Senator Wally Horn, a Democrat from Cedar Rapids, was second to speak, and he favors keeping the TouchPlay machines around. “The last statistic I saw was that 60 percent of the Iowans want TouchPlay,” Horn says. “If that’s true, why are we doing away with it?”

Horn argued the TouchPlay machines are an electronic dispenser of Lottery tickets. “Hey, we’re in a different world now and that’s electronic,” Horn says. “I don’t want to scratch that crap off (the Lottery’s scratch tickets). I want to play it electronically. I don’t want to pull the tabs back and look at it. I want to look it electronically.”

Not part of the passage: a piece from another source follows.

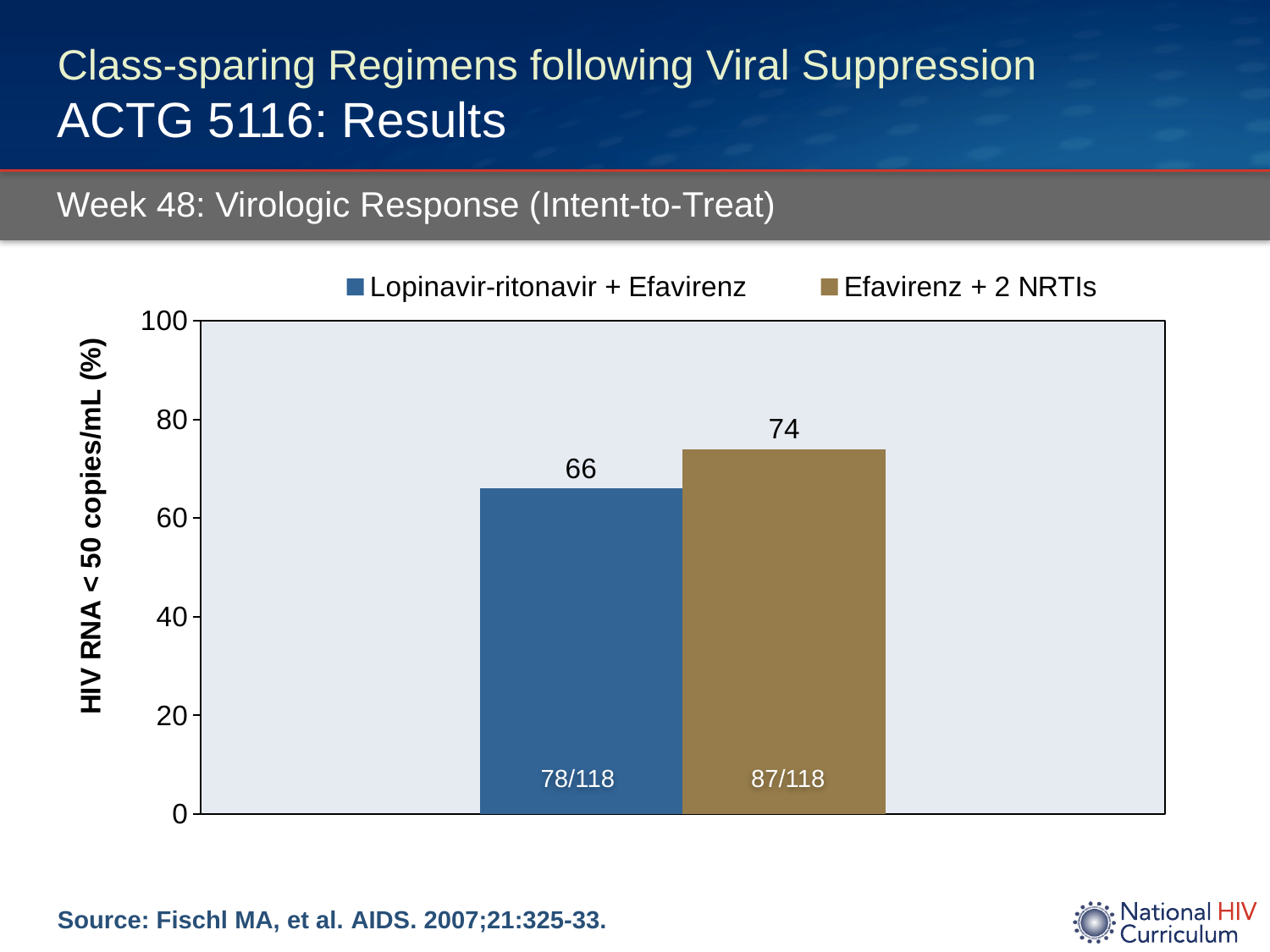
What is the value for Lopinavir-ritonavir + Efavirenz? 66 Is the value for Lopinavir-ritonavir + Efavirenz greater or less than 60? greater What fraction is printed inside the bar for Efavirenz + 2 NRTIs? 87/118 What kind of chart is shown? Bar chart What is the label of the y axis? HIV RNA < 50 copies/mL (%) Which series has the lower value? Lopinavir-ritonavir + Efavirenz What is the value for Efavirenz + 2 NRTIs? 74 Is the value for Efavirenz + 2 NRTIs greater or less than 80? less Which series has the higher value? Efavirenz + 2 NRTIs What is the difference between the values for Efavirenz + 2 NRTIs and Lopinavir-ritonavir + Efavirenz? 8 What fraction is printed inside the bar for Lopinavir-ritonavir + Efavirenz? 78/118 How many series does the legend list? 2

Horn also argued opponents of the TouchPlay machines were exaggerating. Horn recently met with a group of Methodists who asked him to ban TouchPlay, and Horn told his fellow Senators what he told the church group. “When I was a kid, you wouldn’t let me dance. When I was a kid, you wouldn’t let my dad and mom play bingo, but we’ve changed. We let adults play bingo. We let adults go to the gambling places and this, of course, is another step. You don’t like it. I understand it, but I don’t think that it should be that Iowa’s going to fall off of the face of the world because we did it,” Horn says. “I heard that with riverboat. I heard that with casinos. I heard it with bingo. I heard it time after time ‘We’re all going to go to hell,’ basically, but we don’t. We come out of it all right.”

The Senate began their TouchPlay debate at about 4:20 Monday afternoon, then quickly broke for private meetings among Republicans and among Democrats to chart strategy for this evening’s debate.